Model compression is a machine learning technique for reducing the size of trained models. Large models can achieve high accuracy, but often at the cost of significant resource requirements. Compression techniques aim to compress models without significant performance reduction. Smaller models require less storage space, and consume less memory and compute during inference.
Compressed models enable deployment on resource-constrained devices such as smartphones, embedded systems, edge computing devices, and consumer electronics computers. Efficient inference is also valuable for large corporations that serve large model inference over an API, allowing them to reduce computational costs and improve response times for users.
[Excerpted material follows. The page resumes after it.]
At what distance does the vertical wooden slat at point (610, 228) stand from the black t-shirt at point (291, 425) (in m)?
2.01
Model compression is not to be confused with knowledge distillation, in which a separate, smaller "student" model is trained to imitate the input-output behavior of a larger "teacher" model.
Several techniques are employed for model compression.
Pruning sparsifies a large model by setting some parameters to exactly zero. This effectively reduces the number of parameters. This allows the use of sparse matrix operations, which are faster than dense matrix operations.
Pruning criteria can be based on magnitudes of parameters, the statistical pattern of neural activations, Hessian values, etc. [1] [2]
Quantization reduces the numerical precision of weights and activations. For example, instead of storing weights as 32-bit floating-point numbers, they can be represented using 8-bit integers. Low-precision parameters take up less space, and takes less compute to perform arithmetics with.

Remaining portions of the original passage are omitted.